**INSTRUCTION**
In the forum thread about home electricity use, what did the energy meter reading drop to once the blanket and heater were switched off?

**DOCUMENT TEXT**
I have a 2 bedroom flat, no immersion or central heating.

I use a halogen heater in the living room and an electric blanket at night.

I have an efergy energy meter and am sitting here showing:

Energy Now: 3.01 kW
Daily Average: 62.7kWh

Is this really high?

Thanks
«1

Comments

  • Carolinerc wrote: »
    Energy Now: 3.01 kW

    Turn off the electric heater. What does it change to

    Turn off the electric blanket. what does it change to

    you'll have your answer! I bets are on the heater.

    If its still showing a high figure 500w+ after that then you'll have something else on which is a high user...
    GC Jan £431.490/£480.00 :beer: £48.51 under budget!
  • Blanket & Heater off. Has now dropped to 0.78kW

    Is 3.01 especially high?
  • penrhyn
    penrhyn Posts: 15,215 Forumite
    Part of the Furniture Combo Breaker
    3Kw is typical for a room heater, electric kettle or immersion heater.

    It will consume 3 units of electricity an hour when on, typical cost say 45 pence an hour.

    I imagine your halogen heater does not have a thermostat. I'd swap it for something that does.
    That gum you like is coming back in style.
  • macman
    macman Posts: 53,128 Forumite
    Part of the Furniture 10,000 Posts Name Dropper
    edited 16 December 2013 at 12:27PM
    Your heater (and every other electrcial device you own) has a plate on it showing the rating: yours is presumably a 3kW heater.
    If that heater is full on for 18 hours then it will use 54kWh of electricity, so that's the bulk of your daily usage. How do you heat your hot water though? That's the other major user of power.
    These portable monitors are not at all accurate, especially at low readings-your electricity meter will give you a far more accurate reading.
    What matters is your annual kWh usage, not a daily snapshot.
    No free lunch, and no free laptop ;)

**Records of spatial reasoning questions**
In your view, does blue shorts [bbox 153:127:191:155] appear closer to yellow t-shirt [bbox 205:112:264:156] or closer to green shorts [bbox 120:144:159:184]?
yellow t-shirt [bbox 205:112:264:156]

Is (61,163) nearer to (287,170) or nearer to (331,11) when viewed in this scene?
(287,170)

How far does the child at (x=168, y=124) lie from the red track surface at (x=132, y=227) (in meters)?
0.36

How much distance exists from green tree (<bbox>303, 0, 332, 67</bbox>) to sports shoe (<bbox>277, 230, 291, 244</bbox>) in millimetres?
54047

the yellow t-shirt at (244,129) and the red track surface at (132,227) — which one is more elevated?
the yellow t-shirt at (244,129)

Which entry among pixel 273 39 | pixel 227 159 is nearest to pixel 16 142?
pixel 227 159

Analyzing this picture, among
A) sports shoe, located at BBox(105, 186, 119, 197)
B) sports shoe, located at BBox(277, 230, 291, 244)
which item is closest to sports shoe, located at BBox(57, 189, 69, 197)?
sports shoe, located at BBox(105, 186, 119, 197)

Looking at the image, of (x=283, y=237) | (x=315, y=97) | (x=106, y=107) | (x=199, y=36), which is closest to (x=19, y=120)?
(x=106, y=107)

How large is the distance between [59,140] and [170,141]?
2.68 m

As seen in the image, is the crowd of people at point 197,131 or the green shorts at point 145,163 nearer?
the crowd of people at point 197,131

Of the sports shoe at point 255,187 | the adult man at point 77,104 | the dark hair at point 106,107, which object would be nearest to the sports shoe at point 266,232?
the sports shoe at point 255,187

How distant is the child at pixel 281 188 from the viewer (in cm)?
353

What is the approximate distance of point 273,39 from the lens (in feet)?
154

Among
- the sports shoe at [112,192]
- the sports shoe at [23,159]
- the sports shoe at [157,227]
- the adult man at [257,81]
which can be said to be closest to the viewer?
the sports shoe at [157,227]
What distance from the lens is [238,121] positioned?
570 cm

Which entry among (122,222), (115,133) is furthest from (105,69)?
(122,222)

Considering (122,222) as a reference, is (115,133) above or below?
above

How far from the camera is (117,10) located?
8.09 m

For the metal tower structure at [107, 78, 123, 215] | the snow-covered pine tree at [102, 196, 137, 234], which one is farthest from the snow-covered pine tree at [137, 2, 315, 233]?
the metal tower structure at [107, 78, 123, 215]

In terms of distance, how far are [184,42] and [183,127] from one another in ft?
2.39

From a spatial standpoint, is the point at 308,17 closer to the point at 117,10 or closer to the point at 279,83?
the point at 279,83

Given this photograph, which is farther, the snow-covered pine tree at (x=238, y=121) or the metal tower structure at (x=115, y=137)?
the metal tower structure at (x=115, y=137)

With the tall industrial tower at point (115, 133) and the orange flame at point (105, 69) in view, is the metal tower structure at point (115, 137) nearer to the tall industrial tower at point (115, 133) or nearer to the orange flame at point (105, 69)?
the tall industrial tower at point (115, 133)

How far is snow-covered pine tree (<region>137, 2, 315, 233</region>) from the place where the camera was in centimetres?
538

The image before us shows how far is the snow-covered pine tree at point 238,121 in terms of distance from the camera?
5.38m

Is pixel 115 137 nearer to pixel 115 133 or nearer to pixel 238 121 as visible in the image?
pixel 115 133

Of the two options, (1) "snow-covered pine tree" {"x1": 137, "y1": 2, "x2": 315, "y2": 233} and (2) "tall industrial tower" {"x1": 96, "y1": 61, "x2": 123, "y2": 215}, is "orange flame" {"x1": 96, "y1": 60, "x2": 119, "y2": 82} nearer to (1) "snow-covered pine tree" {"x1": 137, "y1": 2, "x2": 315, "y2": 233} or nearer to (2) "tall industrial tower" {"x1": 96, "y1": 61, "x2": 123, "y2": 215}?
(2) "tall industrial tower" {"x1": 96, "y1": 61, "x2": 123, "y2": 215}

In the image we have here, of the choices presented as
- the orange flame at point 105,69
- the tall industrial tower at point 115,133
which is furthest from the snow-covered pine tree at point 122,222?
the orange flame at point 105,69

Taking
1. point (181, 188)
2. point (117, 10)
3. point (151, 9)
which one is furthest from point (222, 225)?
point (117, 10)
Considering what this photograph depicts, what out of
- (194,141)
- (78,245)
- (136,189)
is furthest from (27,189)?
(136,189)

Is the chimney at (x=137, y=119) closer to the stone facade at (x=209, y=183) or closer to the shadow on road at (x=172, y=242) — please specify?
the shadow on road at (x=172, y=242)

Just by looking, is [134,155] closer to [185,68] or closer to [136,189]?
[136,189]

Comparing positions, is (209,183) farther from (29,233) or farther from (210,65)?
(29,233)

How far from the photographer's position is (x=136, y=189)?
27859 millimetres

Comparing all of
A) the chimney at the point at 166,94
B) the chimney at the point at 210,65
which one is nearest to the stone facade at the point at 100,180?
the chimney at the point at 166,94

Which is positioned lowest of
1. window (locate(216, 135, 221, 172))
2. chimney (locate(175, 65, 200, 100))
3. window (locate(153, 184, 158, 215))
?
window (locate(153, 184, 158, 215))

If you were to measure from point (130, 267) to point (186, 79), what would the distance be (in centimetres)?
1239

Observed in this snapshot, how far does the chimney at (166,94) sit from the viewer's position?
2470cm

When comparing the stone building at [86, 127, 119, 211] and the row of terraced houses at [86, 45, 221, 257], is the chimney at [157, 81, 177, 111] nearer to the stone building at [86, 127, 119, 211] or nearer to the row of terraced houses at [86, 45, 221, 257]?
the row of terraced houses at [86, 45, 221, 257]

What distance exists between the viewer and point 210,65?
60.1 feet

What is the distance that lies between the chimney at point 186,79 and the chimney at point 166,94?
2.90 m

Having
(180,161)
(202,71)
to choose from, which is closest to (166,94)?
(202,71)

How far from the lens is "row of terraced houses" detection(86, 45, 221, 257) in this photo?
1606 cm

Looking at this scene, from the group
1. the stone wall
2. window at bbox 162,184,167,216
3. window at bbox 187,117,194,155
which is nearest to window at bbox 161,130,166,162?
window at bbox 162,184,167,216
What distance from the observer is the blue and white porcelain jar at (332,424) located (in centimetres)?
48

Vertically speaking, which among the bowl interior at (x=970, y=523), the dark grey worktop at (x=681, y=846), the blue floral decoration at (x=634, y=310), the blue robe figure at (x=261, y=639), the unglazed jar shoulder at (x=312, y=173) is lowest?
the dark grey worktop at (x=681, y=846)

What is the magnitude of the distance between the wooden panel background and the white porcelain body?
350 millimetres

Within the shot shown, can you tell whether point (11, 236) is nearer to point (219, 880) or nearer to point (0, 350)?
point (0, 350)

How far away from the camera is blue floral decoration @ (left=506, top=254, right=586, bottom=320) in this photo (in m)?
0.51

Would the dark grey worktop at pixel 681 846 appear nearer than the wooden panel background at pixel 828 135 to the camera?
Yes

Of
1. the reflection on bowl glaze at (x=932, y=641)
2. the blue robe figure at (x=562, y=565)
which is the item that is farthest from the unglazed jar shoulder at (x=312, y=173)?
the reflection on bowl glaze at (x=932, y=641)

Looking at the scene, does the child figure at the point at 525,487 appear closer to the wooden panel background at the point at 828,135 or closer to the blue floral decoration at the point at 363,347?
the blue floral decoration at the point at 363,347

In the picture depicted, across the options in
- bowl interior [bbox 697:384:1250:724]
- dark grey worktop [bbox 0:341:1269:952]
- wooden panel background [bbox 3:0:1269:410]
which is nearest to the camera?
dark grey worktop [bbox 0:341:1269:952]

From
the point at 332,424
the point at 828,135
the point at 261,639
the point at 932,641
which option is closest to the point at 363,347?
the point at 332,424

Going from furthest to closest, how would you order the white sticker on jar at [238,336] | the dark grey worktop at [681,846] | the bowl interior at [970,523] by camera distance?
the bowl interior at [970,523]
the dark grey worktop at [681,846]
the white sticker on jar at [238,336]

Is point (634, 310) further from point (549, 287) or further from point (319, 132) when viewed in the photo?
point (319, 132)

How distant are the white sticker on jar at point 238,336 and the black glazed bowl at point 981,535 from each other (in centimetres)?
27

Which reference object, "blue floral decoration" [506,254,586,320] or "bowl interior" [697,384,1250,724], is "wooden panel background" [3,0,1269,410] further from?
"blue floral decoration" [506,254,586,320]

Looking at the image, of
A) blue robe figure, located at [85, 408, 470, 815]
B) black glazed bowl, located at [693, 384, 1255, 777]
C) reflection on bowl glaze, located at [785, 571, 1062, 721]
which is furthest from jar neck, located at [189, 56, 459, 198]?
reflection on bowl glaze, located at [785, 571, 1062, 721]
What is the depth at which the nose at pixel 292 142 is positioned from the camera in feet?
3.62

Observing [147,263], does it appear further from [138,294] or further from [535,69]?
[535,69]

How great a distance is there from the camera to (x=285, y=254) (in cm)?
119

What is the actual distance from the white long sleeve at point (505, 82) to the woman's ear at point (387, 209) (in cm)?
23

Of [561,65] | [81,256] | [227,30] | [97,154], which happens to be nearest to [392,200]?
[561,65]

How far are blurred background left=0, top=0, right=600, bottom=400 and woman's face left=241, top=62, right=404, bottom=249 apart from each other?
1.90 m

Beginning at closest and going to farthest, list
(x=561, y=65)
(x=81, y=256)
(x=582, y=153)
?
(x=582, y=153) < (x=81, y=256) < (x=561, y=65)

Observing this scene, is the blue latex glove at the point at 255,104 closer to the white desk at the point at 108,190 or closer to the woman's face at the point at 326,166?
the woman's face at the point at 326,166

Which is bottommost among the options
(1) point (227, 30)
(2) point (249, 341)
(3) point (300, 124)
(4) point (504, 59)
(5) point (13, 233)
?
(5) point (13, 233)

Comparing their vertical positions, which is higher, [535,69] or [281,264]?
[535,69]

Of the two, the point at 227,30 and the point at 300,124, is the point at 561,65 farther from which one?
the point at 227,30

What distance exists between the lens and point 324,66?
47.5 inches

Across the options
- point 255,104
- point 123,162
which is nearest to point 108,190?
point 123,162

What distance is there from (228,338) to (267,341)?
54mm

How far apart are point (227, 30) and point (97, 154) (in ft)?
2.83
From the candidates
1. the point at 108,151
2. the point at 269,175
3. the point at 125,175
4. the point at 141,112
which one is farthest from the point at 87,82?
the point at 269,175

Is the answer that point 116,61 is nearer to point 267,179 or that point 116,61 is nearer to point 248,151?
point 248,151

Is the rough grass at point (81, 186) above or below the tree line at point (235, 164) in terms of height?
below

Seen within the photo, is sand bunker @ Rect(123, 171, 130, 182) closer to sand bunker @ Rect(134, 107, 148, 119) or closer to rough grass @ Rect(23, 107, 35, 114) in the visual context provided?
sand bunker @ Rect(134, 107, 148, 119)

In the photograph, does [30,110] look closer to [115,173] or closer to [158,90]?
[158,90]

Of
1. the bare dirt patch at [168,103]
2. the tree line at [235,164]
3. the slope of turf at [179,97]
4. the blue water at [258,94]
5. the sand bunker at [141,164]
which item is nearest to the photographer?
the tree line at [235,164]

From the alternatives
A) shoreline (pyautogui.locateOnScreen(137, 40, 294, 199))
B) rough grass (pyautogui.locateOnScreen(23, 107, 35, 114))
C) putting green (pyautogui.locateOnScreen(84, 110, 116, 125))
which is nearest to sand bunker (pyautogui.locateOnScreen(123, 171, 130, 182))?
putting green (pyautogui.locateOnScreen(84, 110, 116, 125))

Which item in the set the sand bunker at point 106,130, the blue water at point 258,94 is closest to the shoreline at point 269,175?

**RESPONSE FOR THIS EXERCISE**
0.78 kW